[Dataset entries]
□ □ □ □ □

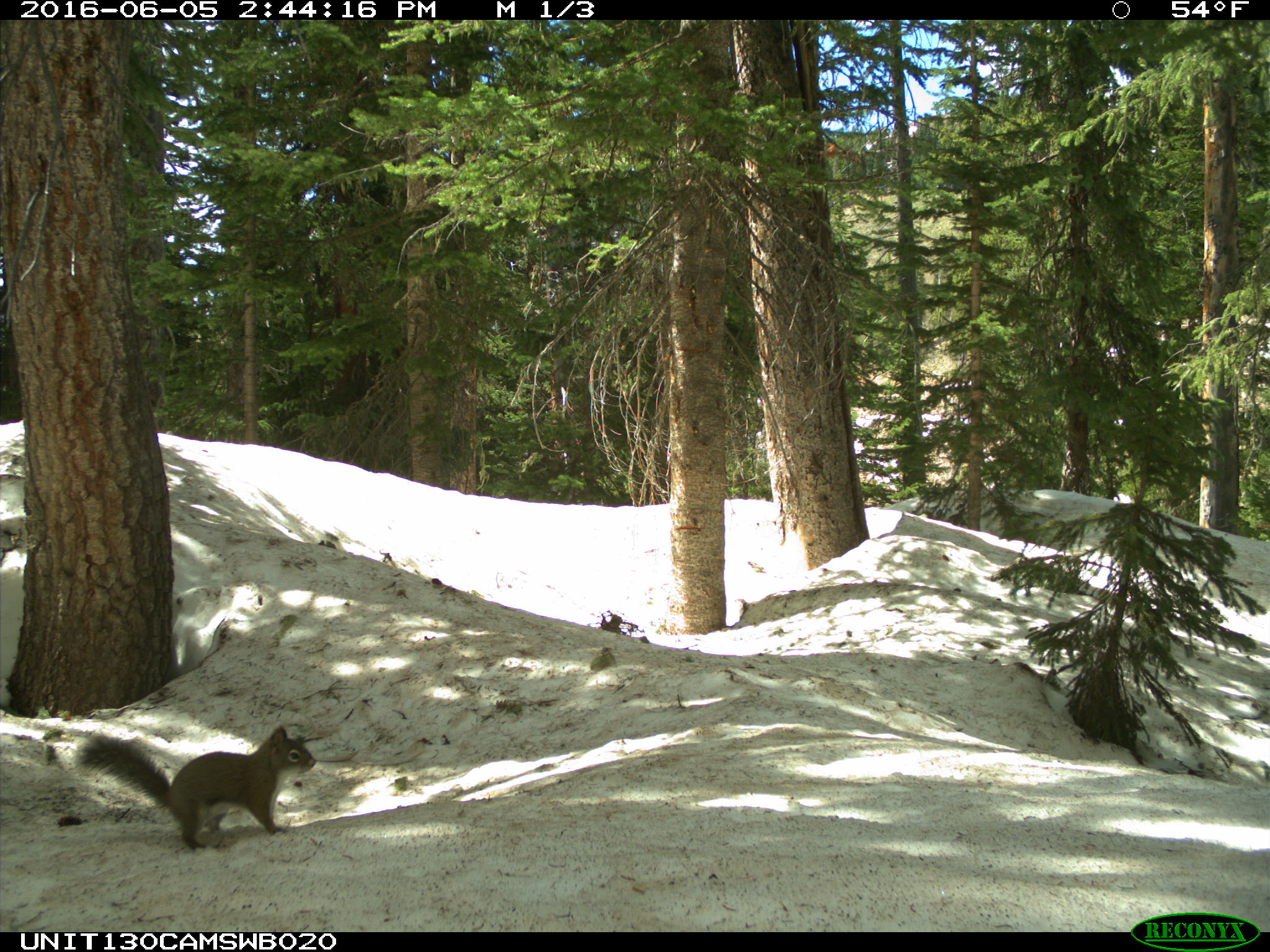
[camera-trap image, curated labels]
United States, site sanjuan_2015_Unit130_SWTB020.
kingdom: Animalia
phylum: Chordata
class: Mammalia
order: Rodentia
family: Sciuridae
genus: Tamiasciurus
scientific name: Tamiasciurus hudsonicus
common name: american red squirrel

□ □ □ □ □

* Brief
Exactly reproduce the lines from the one containing "kingdom: Animalia" through the end of the records, and only those lines.

* Response
kingdom: Animalia
phylum: Chordata
class: Mammalia
order: Rodentia
family: Sciuridae
genus: Tamiasciurus
scientific name: Tamiasciurus hudsonicus
common name: american red squirrel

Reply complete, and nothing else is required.